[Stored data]
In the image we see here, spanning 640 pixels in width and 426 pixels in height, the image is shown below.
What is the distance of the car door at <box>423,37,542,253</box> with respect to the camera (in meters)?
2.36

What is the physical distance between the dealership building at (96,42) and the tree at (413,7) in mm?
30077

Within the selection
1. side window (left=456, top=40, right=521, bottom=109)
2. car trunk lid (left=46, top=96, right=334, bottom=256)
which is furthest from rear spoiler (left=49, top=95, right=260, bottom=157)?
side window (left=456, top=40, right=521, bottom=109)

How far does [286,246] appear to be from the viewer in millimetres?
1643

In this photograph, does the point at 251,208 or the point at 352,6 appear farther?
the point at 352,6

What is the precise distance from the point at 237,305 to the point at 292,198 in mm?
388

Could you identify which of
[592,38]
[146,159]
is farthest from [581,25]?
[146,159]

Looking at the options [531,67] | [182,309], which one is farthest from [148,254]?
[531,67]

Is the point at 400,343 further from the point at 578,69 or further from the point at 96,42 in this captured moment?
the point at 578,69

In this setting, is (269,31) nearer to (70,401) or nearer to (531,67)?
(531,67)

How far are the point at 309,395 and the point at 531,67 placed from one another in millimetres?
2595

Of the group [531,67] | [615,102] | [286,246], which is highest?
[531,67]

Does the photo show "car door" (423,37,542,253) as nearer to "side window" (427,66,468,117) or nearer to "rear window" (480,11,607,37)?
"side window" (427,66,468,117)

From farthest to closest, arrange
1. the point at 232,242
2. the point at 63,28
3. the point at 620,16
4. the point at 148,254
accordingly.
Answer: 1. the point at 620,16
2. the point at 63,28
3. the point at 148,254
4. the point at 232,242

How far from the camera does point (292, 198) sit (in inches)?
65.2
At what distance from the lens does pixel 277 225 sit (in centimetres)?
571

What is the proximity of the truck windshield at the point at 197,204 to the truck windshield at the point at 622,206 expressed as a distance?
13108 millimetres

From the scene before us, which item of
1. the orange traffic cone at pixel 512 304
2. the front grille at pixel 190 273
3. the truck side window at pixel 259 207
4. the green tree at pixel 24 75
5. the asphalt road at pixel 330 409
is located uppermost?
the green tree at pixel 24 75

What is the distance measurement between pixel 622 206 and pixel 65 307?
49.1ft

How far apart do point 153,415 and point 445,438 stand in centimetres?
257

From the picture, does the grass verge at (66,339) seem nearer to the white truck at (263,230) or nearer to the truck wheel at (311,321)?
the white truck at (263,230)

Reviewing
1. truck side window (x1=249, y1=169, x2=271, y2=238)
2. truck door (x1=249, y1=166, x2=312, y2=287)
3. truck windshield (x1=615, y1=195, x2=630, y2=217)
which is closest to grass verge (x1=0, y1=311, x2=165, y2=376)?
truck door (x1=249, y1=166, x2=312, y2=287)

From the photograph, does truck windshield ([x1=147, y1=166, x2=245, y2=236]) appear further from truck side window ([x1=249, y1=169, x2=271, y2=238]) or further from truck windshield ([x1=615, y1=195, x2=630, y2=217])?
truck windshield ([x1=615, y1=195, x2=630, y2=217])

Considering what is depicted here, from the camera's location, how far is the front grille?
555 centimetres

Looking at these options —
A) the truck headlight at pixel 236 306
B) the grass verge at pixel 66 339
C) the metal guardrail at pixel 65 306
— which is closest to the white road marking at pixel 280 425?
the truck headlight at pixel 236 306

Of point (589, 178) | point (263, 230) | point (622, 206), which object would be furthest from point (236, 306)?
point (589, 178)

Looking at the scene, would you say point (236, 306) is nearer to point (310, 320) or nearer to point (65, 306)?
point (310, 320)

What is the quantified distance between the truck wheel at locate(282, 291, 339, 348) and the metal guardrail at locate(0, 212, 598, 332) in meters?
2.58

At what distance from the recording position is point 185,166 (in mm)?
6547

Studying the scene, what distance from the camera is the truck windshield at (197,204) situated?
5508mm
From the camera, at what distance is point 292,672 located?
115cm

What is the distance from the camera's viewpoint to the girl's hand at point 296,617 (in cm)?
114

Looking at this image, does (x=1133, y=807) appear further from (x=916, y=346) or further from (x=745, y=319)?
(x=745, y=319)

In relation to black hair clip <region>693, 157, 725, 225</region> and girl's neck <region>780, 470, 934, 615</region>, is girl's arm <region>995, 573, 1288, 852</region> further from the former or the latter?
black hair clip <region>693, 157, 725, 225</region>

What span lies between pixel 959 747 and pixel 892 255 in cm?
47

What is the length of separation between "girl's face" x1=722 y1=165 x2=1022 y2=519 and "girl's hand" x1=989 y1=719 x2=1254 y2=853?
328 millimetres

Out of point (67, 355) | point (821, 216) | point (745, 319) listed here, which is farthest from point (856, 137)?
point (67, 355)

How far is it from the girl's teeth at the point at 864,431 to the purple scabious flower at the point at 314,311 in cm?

...

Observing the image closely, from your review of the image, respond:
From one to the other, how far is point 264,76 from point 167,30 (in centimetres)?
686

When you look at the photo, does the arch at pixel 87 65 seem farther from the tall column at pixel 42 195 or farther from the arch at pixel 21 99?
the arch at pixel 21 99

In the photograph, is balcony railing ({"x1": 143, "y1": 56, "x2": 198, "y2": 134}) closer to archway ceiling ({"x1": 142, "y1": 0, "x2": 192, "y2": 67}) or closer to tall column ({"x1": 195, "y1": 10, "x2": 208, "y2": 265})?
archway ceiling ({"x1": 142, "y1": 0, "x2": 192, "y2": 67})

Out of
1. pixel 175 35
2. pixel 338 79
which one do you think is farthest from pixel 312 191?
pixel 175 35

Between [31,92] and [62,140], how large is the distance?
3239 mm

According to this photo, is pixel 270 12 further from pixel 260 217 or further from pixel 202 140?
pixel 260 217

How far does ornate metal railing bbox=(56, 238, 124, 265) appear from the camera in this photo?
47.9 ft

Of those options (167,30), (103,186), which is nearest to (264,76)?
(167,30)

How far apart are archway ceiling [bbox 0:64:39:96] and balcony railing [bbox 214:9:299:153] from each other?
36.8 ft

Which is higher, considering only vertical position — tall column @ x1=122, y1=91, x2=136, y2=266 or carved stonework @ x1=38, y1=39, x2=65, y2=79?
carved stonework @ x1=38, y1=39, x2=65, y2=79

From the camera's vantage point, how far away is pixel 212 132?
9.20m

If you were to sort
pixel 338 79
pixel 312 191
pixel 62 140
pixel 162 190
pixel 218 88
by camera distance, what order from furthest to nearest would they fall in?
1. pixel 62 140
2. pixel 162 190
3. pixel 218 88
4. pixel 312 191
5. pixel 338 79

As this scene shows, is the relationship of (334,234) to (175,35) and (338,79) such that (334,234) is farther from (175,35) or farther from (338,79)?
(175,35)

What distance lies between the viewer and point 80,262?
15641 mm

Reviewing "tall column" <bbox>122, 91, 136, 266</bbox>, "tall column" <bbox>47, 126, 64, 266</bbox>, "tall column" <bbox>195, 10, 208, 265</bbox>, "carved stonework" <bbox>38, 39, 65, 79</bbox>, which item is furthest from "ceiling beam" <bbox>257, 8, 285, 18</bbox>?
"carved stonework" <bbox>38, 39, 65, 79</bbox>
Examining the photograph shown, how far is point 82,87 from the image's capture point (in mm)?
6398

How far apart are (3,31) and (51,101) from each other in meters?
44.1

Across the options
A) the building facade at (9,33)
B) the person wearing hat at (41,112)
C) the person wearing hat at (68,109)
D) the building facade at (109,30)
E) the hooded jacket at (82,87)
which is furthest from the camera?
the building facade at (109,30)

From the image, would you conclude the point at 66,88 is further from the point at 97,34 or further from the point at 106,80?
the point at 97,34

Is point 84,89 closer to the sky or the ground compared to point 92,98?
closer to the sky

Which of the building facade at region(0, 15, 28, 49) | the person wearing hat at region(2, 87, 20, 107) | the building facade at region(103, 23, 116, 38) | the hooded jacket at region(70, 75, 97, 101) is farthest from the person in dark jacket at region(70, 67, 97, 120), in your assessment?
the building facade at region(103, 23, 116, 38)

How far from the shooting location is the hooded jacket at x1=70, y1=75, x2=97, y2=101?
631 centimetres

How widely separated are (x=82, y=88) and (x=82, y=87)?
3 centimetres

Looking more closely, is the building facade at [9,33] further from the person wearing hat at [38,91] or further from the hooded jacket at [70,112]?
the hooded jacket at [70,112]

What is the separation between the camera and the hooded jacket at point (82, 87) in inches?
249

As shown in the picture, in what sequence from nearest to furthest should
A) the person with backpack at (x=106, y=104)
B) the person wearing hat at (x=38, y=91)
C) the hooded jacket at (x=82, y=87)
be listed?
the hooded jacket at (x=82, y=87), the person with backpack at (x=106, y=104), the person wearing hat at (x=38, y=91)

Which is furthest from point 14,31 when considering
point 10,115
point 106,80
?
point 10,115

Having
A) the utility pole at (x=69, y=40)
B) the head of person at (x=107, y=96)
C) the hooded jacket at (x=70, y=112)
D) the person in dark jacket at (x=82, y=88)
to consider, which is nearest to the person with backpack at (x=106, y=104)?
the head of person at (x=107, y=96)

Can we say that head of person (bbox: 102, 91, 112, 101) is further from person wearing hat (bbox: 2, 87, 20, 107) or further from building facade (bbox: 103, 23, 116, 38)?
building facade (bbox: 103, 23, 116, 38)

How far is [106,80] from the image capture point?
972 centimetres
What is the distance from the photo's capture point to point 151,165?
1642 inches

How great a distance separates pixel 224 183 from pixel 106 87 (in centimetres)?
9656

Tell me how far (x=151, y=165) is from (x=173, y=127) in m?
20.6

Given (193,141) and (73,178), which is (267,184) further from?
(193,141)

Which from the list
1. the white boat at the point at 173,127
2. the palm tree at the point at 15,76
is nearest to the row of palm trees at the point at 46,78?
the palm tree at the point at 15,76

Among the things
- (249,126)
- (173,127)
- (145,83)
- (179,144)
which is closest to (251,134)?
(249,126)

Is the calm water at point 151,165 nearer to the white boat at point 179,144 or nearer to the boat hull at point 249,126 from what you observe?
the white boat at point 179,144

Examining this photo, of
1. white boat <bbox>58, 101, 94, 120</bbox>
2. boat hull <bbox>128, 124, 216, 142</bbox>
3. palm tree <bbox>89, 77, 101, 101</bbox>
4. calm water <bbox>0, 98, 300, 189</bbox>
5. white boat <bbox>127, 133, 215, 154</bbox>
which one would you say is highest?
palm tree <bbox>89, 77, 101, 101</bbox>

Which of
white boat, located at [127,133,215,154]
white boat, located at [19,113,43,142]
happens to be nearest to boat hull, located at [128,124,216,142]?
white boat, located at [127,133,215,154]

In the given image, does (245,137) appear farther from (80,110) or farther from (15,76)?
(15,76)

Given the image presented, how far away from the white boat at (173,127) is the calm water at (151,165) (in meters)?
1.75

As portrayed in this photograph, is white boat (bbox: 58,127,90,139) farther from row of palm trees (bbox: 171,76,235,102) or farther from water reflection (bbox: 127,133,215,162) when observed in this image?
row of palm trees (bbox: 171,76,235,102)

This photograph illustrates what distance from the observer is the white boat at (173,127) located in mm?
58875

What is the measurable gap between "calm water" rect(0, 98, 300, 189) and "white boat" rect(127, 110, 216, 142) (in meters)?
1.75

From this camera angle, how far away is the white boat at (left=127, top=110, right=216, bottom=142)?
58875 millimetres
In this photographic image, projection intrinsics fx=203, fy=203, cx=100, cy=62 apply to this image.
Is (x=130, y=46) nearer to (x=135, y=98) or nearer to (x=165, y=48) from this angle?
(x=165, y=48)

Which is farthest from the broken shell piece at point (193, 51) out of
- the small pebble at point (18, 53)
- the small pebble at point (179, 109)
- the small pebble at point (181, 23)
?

» What to produce
Please filter the data above and copy out every line that contains the word "person", matching case exactly.

» The answer
B) the person wearing hat at (41,112)
C) the person wearing hat at (68,109)
Which of the building facade at region(0, 15, 28, 49) | the person wearing hat at region(2, 87, 20, 107) | the building facade at region(103, 23, 116, 38) | the hooded jacket at region(70, 75, 97, 101) is farthest from the person in dark jacket at region(70, 67, 97, 120), in your assessment?
Looking more closely, is the building facade at [9,33] further from the person wearing hat at [38,91] or further from the hooded jacket at [70,112]?
A) the person with backpack at (x=106, y=104)
B) the person wearing hat at (x=38, y=91)
the hooded jacket at (x=82, y=87), the person with backpack at (x=106, y=104), the person wearing hat at (x=38, y=91)
B) the head of person at (x=107, y=96)
D) the person in dark jacket at (x=82, y=88)
to consider, which is nearest to the person with backpack at (x=106, y=104)?
the head of person at (x=107, y=96)
Can we say that head of person (bbox: 102, 91, 112, 101) is further from person wearing hat (bbox: 2, 87, 20, 107) or further from building facade (bbox: 103, 23, 116, 38)?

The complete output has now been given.